▶ **Selected passage**
########################################

The Islamic State emerged strong from the shattered democratic ideals of the Arab Spring and, before that, the devastating sectarian violence that resulted from the American invasion of Iraq. In this rigorous synthesis of what is actually known about the jihadi terror group, Middle East scholar Gerges (International Relations/London School of Economics and Political Science; Obama and the Middle East: The End of America's Moment?, 2012, etc.) looks at its power center and leaders and the troubling incursions by the group into Iraq, Syria, and Kurdish territories since the summer of 2014. He also examines its enormous wealth from oil and the black market and recruiting attraction for young, disaffected rural, religious men. In contrast to al-Qaida, which was nearly destroyed by the death of Osama bin Laden and swore vengeance on the “far enemy” (the U.S., Israel, and the Western powers), the Islamic State has focused its fury on the “near enemy,” the apostate Shias. Gerges sees this as an ongoing genocide in contrast to the relatively few deaths of Western journalists and others. The group’s leadership, especially Abu Bakr al-Baghdadi, has thus co-opted the global jihadi movement, moving into the chaotic vacuum left by the American invasion of Iraq, appropriating the Baathist tools of repression, and offering “aggrieved Sunnis a potent pan-Sunni (Islamist) identity.” Though the Islamic State perversely took credit for the unleashing of popular discontent during the Arab Spring, Gerges points to the power grab resulting from the “grand collusion” between Arab autocrats and their patrons to maintain the status quo. The author looks carefully at the rise of leaders such as al-Baghdadi, but he concludes that the ideological-driven terror organization will eventually self-destruct because it cannot supply the civil state and institutions of freedom and social justice that the Arab people desperately want and need.

########################################

▶ **Supplied material**

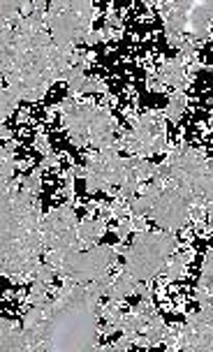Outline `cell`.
<instances>
[{"mask_svg": "<svg viewBox=\"0 0 213 352\" xmlns=\"http://www.w3.org/2000/svg\"><path fill=\"white\" fill-rule=\"evenodd\" d=\"M5 88L26 102L42 100L56 81H65L77 49L58 47L47 28V12H30L16 23H3Z\"/></svg>", "mask_w": 213, "mask_h": 352, "instance_id": "cell-1", "label": "cell"}, {"mask_svg": "<svg viewBox=\"0 0 213 352\" xmlns=\"http://www.w3.org/2000/svg\"><path fill=\"white\" fill-rule=\"evenodd\" d=\"M100 297L89 285L63 280L47 301V318L28 341L40 352H93L98 348Z\"/></svg>", "mask_w": 213, "mask_h": 352, "instance_id": "cell-2", "label": "cell"}, {"mask_svg": "<svg viewBox=\"0 0 213 352\" xmlns=\"http://www.w3.org/2000/svg\"><path fill=\"white\" fill-rule=\"evenodd\" d=\"M3 192V274L14 280H33V274L42 264L45 236L37 195L5 184Z\"/></svg>", "mask_w": 213, "mask_h": 352, "instance_id": "cell-3", "label": "cell"}, {"mask_svg": "<svg viewBox=\"0 0 213 352\" xmlns=\"http://www.w3.org/2000/svg\"><path fill=\"white\" fill-rule=\"evenodd\" d=\"M160 10L169 44L192 60L213 30V0H165Z\"/></svg>", "mask_w": 213, "mask_h": 352, "instance_id": "cell-4", "label": "cell"}, {"mask_svg": "<svg viewBox=\"0 0 213 352\" xmlns=\"http://www.w3.org/2000/svg\"><path fill=\"white\" fill-rule=\"evenodd\" d=\"M60 125L67 130L74 146L79 148H106L118 144V123L106 107H100L91 100H63Z\"/></svg>", "mask_w": 213, "mask_h": 352, "instance_id": "cell-5", "label": "cell"}, {"mask_svg": "<svg viewBox=\"0 0 213 352\" xmlns=\"http://www.w3.org/2000/svg\"><path fill=\"white\" fill-rule=\"evenodd\" d=\"M96 0H49L47 28L58 47L77 49L93 33Z\"/></svg>", "mask_w": 213, "mask_h": 352, "instance_id": "cell-6", "label": "cell"}, {"mask_svg": "<svg viewBox=\"0 0 213 352\" xmlns=\"http://www.w3.org/2000/svg\"><path fill=\"white\" fill-rule=\"evenodd\" d=\"M177 236L174 232H139L130 248H125L123 272L135 276L137 280H153L167 267L169 257L177 253Z\"/></svg>", "mask_w": 213, "mask_h": 352, "instance_id": "cell-7", "label": "cell"}, {"mask_svg": "<svg viewBox=\"0 0 213 352\" xmlns=\"http://www.w3.org/2000/svg\"><path fill=\"white\" fill-rule=\"evenodd\" d=\"M121 148L128 151L130 155H139V158H153L167 148V118L165 114H155L146 111L133 118L128 130L118 137Z\"/></svg>", "mask_w": 213, "mask_h": 352, "instance_id": "cell-8", "label": "cell"}, {"mask_svg": "<svg viewBox=\"0 0 213 352\" xmlns=\"http://www.w3.org/2000/svg\"><path fill=\"white\" fill-rule=\"evenodd\" d=\"M121 253H125L123 241L118 246H93L89 250H81V253L63 260L54 272L63 280H74L86 285V283L109 274V269L118 262V255Z\"/></svg>", "mask_w": 213, "mask_h": 352, "instance_id": "cell-9", "label": "cell"}, {"mask_svg": "<svg viewBox=\"0 0 213 352\" xmlns=\"http://www.w3.org/2000/svg\"><path fill=\"white\" fill-rule=\"evenodd\" d=\"M202 204L195 199V195L190 190H186L183 186H177V184H165L160 190V197L155 199L151 213L148 218L153 223H158L160 230L165 232H179L183 230L188 223H192V211L195 206Z\"/></svg>", "mask_w": 213, "mask_h": 352, "instance_id": "cell-10", "label": "cell"}, {"mask_svg": "<svg viewBox=\"0 0 213 352\" xmlns=\"http://www.w3.org/2000/svg\"><path fill=\"white\" fill-rule=\"evenodd\" d=\"M123 160L125 158L121 155V142L86 155V165L81 169V176L86 181V190L116 192L123 179Z\"/></svg>", "mask_w": 213, "mask_h": 352, "instance_id": "cell-11", "label": "cell"}, {"mask_svg": "<svg viewBox=\"0 0 213 352\" xmlns=\"http://www.w3.org/2000/svg\"><path fill=\"white\" fill-rule=\"evenodd\" d=\"M209 167H211V158H206L202 151L186 146V144L183 146H174L167 153V160H165L169 181L177 186H183L186 190H190L195 195V199L199 195V188H202V181L206 172H209Z\"/></svg>", "mask_w": 213, "mask_h": 352, "instance_id": "cell-12", "label": "cell"}, {"mask_svg": "<svg viewBox=\"0 0 213 352\" xmlns=\"http://www.w3.org/2000/svg\"><path fill=\"white\" fill-rule=\"evenodd\" d=\"M199 311L181 327V352H213V290L197 292Z\"/></svg>", "mask_w": 213, "mask_h": 352, "instance_id": "cell-13", "label": "cell"}, {"mask_svg": "<svg viewBox=\"0 0 213 352\" xmlns=\"http://www.w3.org/2000/svg\"><path fill=\"white\" fill-rule=\"evenodd\" d=\"M0 350L3 352H40L37 345L28 341L23 327L12 322L8 318L0 320Z\"/></svg>", "mask_w": 213, "mask_h": 352, "instance_id": "cell-14", "label": "cell"}, {"mask_svg": "<svg viewBox=\"0 0 213 352\" xmlns=\"http://www.w3.org/2000/svg\"><path fill=\"white\" fill-rule=\"evenodd\" d=\"M158 84L162 88H172V91H183L188 81V60L183 56H174V58L165 60L160 65L158 74H155Z\"/></svg>", "mask_w": 213, "mask_h": 352, "instance_id": "cell-15", "label": "cell"}, {"mask_svg": "<svg viewBox=\"0 0 213 352\" xmlns=\"http://www.w3.org/2000/svg\"><path fill=\"white\" fill-rule=\"evenodd\" d=\"M104 232H106V218H102V216L79 220V225H77V239H79L81 250H89L93 246H98V241L102 239Z\"/></svg>", "mask_w": 213, "mask_h": 352, "instance_id": "cell-16", "label": "cell"}, {"mask_svg": "<svg viewBox=\"0 0 213 352\" xmlns=\"http://www.w3.org/2000/svg\"><path fill=\"white\" fill-rule=\"evenodd\" d=\"M165 334H167V324H165V320L160 318V313L155 311L153 316L146 320V327H144V331L135 341V345L137 348H155V345H160L165 341Z\"/></svg>", "mask_w": 213, "mask_h": 352, "instance_id": "cell-17", "label": "cell"}, {"mask_svg": "<svg viewBox=\"0 0 213 352\" xmlns=\"http://www.w3.org/2000/svg\"><path fill=\"white\" fill-rule=\"evenodd\" d=\"M135 287H137V278L121 269V272H118L114 278H111V285H109V292H106V299L121 301V304H123L125 299L135 294Z\"/></svg>", "mask_w": 213, "mask_h": 352, "instance_id": "cell-18", "label": "cell"}, {"mask_svg": "<svg viewBox=\"0 0 213 352\" xmlns=\"http://www.w3.org/2000/svg\"><path fill=\"white\" fill-rule=\"evenodd\" d=\"M190 257H192V253H179V255L174 253L172 257H169L167 267L162 269V274H165V280L174 283V280H179V278H183Z\"/></svg>", "mask_w": 213, "mask_h": 352, "instance_id": "cell-19", "label": "cell"}, {"mask_svg": "<svg viewBox=\"0 0 213 352\" xmlns=\"http://www.w3.org/2000/svg\"><path fill=\"white\" fill-rule=\"evenodd\" d=\"M186 107H188V96L183 91H174L172 96L167 100V107H165V118L172 123H179L181 116L186 114Z\"/></svg>", "mask_w": 213, "mask_h": 352, "instance_id": "cell-20", "label": "cell"}, {"mask_svg": "<svg viewBox=\"0 0 213 352\" xmlns=\"http://www.w3.org/2000/svg\"><path fill=\"white\" fill-rule=\"evenodd\" d=\"M23 14H30V0H3V23H16Z\"/></svg>", "mask_w": 213, "mask_h": 352, "instance_id": "cell-21", "label": "cell"}, {"mask_svg": "<svg viewBox=\"0 0 213 352\" xmlns=\"http://www.w3.org/2000/svg\"><path fill=\"white\" fill-rule=\"evenodd\" d=\"M14 151H12L10 144H5L0 148V184H12V174H14Z\"/></svg>", "mask_w": 213, "mask_h": 352, "instance_id": "cell-22", "label": "cell"}, {"mask_svg": "<svg viewBox=\"0 0 213 352\" xmlns=\"http://www.w3.org/2000/svg\"><path fill=\"white\" fill-rule=\"evenodd\" d=\"M19 102H21V98L16 96V93H12L10 88H3V93H0V118H3V123H8V118L14 114Z\"/></svg>", "mask_w": 213, "mask_h": 352, "instance_id": "cell-23", "label": "cell"}, {"mask_svg": "<svg viewBox=\"0 0 213 352\" xmlns=\"http://www.w3.org/2000/svg\"><path fill=\"white\" fill-rule=\"evenodd\" d=\"M42 172H45L42 167L33 169V172H30L26 179L21 181L23 190H28V192H33V195H40V190H42Z\"/></svg>", "mask_w": 213, "mask_h": 352, "instance_id": "cell-24", "label": "cell"}, {"mask_svg": "<svg viewBox=\"0 0 213 352\" xmlns=\"http://www.w3.org/2000/svg\"><path fill=\"white\" fill-rule=\"evenodd\" d=\"M130 234H135L133 232V223H130V216L128 218H123V220H118V225H116V236H118V241H125Z\"/></svg>", "mask_w": 213, "mask_h": 352, "instance_id": "cell-25", "label": "cell"}, {"mask_svg": "<svg viewBox=\"0 0 213 352\" xmlns=\"http://www.w3.org/2000/svg\"><path fill=\"white\" fill-rule=\"evenodd\" d=\"M35 148L40 151L42 155H47L49 151H52V144H49L47 132H37V135H35Z\"/></svg>", "mask_w": 213, "mask_h": 352, "instance_id": "cell-26", "label": "cell"}, {"mask_svg": "<svg viewBox=\"0 0 213 352\" xmlns=\"http://www.w3.org/2000/svg\"><path fill=\"white\" fill-rule=\"evenodd\" d=\"M58 155L54 153V151H49L47 155H42V162H40V167L42 169H54V167H58Z\"/></svg>", "mask_w": 213, "mask_h": 352, "instance_id": "cell-27", "label": "cell"}, {"mask_svg": "<svg viewBox=\"0 0 213 352\" xmlns=\"http://www.w3.org/2000/svg\"><path fill=\"white\" fill-rule=\"evenodd\" d=\"M106 28L114 30V33H118V30H121V19H118L116 14H111L109 19H106ZM109 30H106V33H109Z\"/></svg>", "mask_w": 213, "mask_h": 352, "instance_id": "cell-28", "label": "cell"}, {"mask_svg": "<svg viewBox=\"0 0 213 352\" xmlns=\"http://www.w3.org/2000/svg\"><path fill=\"white\" fill-rule=\"evenodd\" d=\"M93 352H114V345H98Z\"/></svg>", "mask_w": 213, "mask_h": 352, "instance_id": "cell-29", "label": "cell"}, {"mask_svg": "<svg viewBox=\"0 0 213 352\" xmlns=\"http://www.w3.org/2000/svg\"><path fill=\"white\" fill-rule=\"evenodd\" d=\"M211 140H213V121H211Z\"/></svg>", "mask_w": 213, "mask_h": 352, "instance_id": "cell-30", "label": "cell"}, {"mask_svg": "<svg viewBox=\"0 0 213 352\" xmlns=\"http://www.w3.org/2000/svg\"><path fill=\"white\" fill-rule=\"evenodd\" d=\"M160 3H165V0H160Z\"/></svg>", "mask_w": 213, "mask_h": 352, "instance_id": "cell-31", "label": "cell"}]
</instances>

########################################

▶ **Aim**
Copy the passage on the Islamic State word for word, from its first sentence to its last.

▶ **Task answer**
The Islamic State emerged strong from the shattered democratic ideals of the Arab Spring and, before that, the devastating sectarian violence that resulted from the American invasion of Iraq. In this rigorous synthesis of what is actually known about the jihadi terror group, Middle East scholar Gerges (International Relations/London School of Economics and Political Science; Obama and the Middle East: The End of America's Moment?, 2012, etc.) looks at its power center and leaders and the troubling incursions by the group into Iraq, Syria, and Kurdish territories since the summer of 2014. He also examines its enormous wealth from oil and the black market and recruiting attraction for young, disaffected rural, religious men. In contrast to al-Qaida, which was nearly destroyed by the death of Osama bin Laden and swore vengeance on the “far enemy” (the U.S., Israel, and the Western powers), the Islamic State has focused its fury on the “near enemy,” the apostate Shias. Gerges sees this as an ongoing genocide in contrast to the relatively few deaths of Western journalists and others. The group’s leadership, especially Abu Bakr al-Baghdadi, has thus co-opted the global jihadi movement, moving into the chaotic vacuum left by the American invasion of Iraq, appropriating the Baathist tools of repression, and offering “aggrieved Sunnis a potent pan-Sunni (Islamist) identity.” Though the Islamic State perversely took credit for the unleashing of popular discontent during the Arab Spring, Gerges points to the power grab resulting from the “grand collusion” between Arab autocrats and their patrons to maintain the status quo. The author looks carefully at the rise of leaders such as al-Baghdadi, but he concludes that the ideological-driven terror organization will eventually self-destruct because it cannot supply the civil state and institutions of freedom and social justice that the Arab people desperately want and need.